▸ **Tarefas a fazer**
A. Edite a parte do texto sobre o negro no cinema brasileiro que abre com as palavras "A presença do" e fecha com "adentra o audiovisual?", trocando "intelectualidade" por "elite intelectual".
B. Siga com o texto sobre o negro no cinema brasileiro a partir do ponto em que ele termina.

▸ **Trecho do texto**
----

O Negro e o Cinema Brasileiro

Representação e Representatividade, Presenças e Ausências

EXIBIÇÃO

Dia: 13/08/2018 até 15/08/2018Horário: 14h00 às 16h20*Já realizado

A presença do negro no cinema brasileiro é quase tão antiga quanto a chegada do cinema no país. Mas como se deu essa presença no primeiro cinema e no período silencioso? Como as ideologias racistas postas pela intelectualidade reverberaram no cinema? Como o Cinema Novo contribuiu para uma primeira humanização do negro? Em que momento deixamos de ser objeto do olhar e nos tornamos agentes? Qual o status da produção contemporânea de diretores negros? O que constitui o universo de interesses das pessoas negras que adentra o audiovisual?

----

▸ **Material fornecido**
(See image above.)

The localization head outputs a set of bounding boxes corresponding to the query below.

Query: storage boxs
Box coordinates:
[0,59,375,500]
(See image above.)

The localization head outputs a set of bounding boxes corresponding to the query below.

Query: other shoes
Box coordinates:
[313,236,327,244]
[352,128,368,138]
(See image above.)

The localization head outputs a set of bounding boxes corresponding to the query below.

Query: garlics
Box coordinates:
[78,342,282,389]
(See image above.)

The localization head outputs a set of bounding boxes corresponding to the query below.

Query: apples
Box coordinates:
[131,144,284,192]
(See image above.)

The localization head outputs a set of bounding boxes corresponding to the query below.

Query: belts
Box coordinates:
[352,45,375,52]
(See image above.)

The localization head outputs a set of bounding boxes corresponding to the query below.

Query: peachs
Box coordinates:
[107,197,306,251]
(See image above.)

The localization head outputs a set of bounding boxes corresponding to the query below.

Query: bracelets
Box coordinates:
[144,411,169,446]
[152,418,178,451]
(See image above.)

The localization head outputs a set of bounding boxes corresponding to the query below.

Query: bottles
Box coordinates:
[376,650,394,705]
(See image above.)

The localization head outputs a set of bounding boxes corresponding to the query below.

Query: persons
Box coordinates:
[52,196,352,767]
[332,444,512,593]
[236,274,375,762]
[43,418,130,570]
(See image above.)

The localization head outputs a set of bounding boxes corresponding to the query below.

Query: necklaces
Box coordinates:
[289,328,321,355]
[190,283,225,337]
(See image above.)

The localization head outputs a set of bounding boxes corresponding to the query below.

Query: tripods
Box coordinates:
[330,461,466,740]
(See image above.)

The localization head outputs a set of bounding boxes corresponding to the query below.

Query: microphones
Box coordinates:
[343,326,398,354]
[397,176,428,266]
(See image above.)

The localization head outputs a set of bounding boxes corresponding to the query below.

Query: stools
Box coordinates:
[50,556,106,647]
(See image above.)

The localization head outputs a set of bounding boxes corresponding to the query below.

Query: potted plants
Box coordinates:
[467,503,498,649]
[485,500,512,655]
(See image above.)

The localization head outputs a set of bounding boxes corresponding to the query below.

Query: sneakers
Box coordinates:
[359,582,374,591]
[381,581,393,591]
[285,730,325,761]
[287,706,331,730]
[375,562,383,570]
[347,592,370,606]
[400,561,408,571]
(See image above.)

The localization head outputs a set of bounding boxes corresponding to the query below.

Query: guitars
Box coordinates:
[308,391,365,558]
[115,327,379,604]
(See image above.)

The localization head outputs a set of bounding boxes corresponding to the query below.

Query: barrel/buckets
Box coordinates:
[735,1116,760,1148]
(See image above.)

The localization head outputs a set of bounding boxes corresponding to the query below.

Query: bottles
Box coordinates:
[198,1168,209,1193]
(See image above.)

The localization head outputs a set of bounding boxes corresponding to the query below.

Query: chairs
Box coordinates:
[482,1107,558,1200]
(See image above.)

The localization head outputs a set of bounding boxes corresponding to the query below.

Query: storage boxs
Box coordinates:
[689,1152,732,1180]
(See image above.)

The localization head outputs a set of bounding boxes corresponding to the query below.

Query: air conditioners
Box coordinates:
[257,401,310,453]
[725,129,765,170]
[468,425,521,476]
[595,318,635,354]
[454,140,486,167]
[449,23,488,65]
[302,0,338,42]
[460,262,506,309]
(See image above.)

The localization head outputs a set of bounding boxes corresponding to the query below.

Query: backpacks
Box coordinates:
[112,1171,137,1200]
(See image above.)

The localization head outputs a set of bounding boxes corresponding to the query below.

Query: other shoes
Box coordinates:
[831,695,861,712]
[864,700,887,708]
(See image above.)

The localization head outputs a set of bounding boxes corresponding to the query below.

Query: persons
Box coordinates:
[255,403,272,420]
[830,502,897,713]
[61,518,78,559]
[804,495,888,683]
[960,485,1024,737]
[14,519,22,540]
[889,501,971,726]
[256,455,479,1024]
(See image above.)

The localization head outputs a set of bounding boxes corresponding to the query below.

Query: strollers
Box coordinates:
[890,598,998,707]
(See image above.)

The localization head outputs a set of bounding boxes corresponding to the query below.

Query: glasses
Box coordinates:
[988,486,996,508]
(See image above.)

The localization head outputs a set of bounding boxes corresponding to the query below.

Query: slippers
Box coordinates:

----

▸ **Respostas do exercício**
A.
A presença do negro no cinema brasileiro é quase tão antiga quanto a chegada do cinema no país. Mas como se deu essa presença no primeiro cinema e no período silencioso? Como as ideologias racistas postas pela elite intelectual reverberaram no cinema? Como o Cinema Novo contribuiu para uma primeira humanização do negro? Em que momento deixamos de ser objeto do olhar e nos tornamos agentes? Qual o status da produção contemporânea de diretores negros? O que constitui o universo de interesses das pessoas negras que adentra o audiovisual?

B.
Essas são algumas das questões no horizonte do seminário O negro e o cinema brasileiro: Representação e representatividade,
presenças e ausências, ministrado por Heitor Augusto. Os três encontros estão estruturados nos seguintes tópicos:

 

Imaginário branco, imagem do negro:
primeiro cinema, cinema silencioso, Chanchada, Atlântida e Cinema Novo – Parte I.

Imagens por negros:
primeiros realizadores negros (Zózimo Bulbul, Waldir Onofre, Odilon Lopez e Adélia Sampaio), Cinema Novo – Parte II, anos 1990 e 2000 (Joel Zito Araújo, Jeferson De e Danddara).

Imaginário(s) negro(s):
profusão do curta-metragem, construção de subjetividades, despertar racial, negritude, branquitude e anti-negritude.

 

Ministrante: Heitor Augusto
Carga horária: 7 horas
Vagas: 129
Cine Humberto Mauro


Heitor Augusto é crítico de cinema, curador, professor e tradutor. Seus artigos estão publicados em revistas eletrônicas de crítica, catálogos de mostras e também em livros. Ministra cursos livres em cinema e coordena oficinas de crítica cinematográfica. Curador da mostra Cinema Negro: Capítulos de uma História Fragmentada e integrante da equipe de seleção de longas-metragens do Festival de Brasília. Mantém o site pessoal Urso de Lata, onde exercita uma escrita que habita as intersecções entre estética, raça e política.